Last time I wrote about Marco Arment selling Instapaper to Betaworks. I talked a little about Marco’s state of mind and a few of my own thoughts on that. I can relate to Marco’s feelings as I have had many of them myself.
At the end of the day what I believe every independent (indie) developer wants is financial security and the freedom to work on whatever interests him. I’m not sure Marco makes this same decision if he doesn’t have income coming in from other places.
Let me be clear that I have no insight into Instapaper’s revenues and Marco hasn’t talked about them specifically. Maybe the revenues, in the face of competition, has dwindled to the point where the revenues aren’t helping that much. But when it comes to indie developers, sole proprietorship in general, every extra dollar helps and diversity of income is critical. If The Magazine revenue drops then blog revenues are there to pick up the slack. Marco, on the surface, has four revenue streams that all related to each other: a blog, a podcast, The Magazine and Instapaper. All were geared around reading and listening. They all appealed to the same audience and thus could cross-sell those services. He has dropped one of those — or at least now has less of a stream from it — meaning at least in the short term his stool has three legs instead of four.
The financial security earned from a combination of revenue streams means almost everything to an indie dev. It is the backbone by which creative security is built. After all, if I need to make money to pay the bills then I am beholden to other people to earn that money, whether it is a job or contract work or something else. That financial security enables folks like Marco to do whatever he wants. There is nothing like knowing that you have less than three months in your personal bank account. It makes it nearly impossible to focus.
Marco talked, on various podcasts, about the stress and guilt of Instapaper. The stress of working on a product he no longer wanted to work on, the guilt of ignoring his customers, and feeling this way when he has had so much success. That, too, is palpable. I’ve spent plenty of days stressing over the code I can’t bring myself to touch. The motivations are done, whether it is because the app isn’t making you any money or because the code is old and break-prone or because heart and sole was already dumped into the project long ago and there is just nothing more to give. I think, give it a week, give myself a break. But a week passes and I’m still not ready to touch the code.

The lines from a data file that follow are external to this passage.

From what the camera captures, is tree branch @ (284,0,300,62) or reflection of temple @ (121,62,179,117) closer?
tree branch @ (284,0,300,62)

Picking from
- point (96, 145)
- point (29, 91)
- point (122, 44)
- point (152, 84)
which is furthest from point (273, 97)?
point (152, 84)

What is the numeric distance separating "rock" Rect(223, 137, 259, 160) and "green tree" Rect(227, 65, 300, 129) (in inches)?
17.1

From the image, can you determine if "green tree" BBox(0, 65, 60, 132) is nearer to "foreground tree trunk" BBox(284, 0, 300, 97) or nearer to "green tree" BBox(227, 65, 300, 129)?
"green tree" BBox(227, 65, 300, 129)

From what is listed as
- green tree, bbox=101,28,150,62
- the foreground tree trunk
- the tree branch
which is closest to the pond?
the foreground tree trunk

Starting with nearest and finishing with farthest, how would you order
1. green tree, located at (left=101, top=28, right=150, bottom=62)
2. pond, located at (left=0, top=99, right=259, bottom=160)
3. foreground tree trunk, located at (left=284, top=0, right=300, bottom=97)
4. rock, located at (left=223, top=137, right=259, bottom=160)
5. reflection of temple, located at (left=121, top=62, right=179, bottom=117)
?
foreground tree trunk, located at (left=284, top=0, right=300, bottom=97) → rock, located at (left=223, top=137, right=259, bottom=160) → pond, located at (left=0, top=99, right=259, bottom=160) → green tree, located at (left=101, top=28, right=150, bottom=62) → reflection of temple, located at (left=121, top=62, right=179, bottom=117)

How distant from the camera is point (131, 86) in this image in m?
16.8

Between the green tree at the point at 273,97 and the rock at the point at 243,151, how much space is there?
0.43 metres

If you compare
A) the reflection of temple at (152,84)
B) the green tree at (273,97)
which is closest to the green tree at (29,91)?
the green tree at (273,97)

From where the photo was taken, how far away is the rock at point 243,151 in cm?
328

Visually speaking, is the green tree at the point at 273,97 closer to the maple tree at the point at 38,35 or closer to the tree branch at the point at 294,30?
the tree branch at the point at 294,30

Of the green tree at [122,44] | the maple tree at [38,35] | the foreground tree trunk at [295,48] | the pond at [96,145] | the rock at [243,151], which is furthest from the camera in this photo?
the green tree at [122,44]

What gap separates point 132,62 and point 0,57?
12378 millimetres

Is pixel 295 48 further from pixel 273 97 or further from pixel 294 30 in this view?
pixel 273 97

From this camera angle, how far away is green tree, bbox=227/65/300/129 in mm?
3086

That’s when the spiral happens. The guilt over not touching it takes my brain to bad places which makes it even harder to focus on touching the code. Breaking that spiral is nearly impossible. And when coupled with the constant 24 hour a day worry over the servers going down, a worry that plays in the brain all night, a worry that keeps the head awake even when the body needs to sleep, well, there is no recovery from years of that. There are plenty of mornings I wake up at 6am after 8 hours in bed and feel like I just did an all-nighter. After four years, that gets really old.
The catch to all this is that there is a clear path forward for Instapaper, one that could potentially provide the security Marco, I believe, is looking for. More on that later. But maybe the stress and guilt had gotten to be too much. Maybe Marco just felt like it was time to do something different. That’s okay, too. I know I’ll be watching closely to see what it is.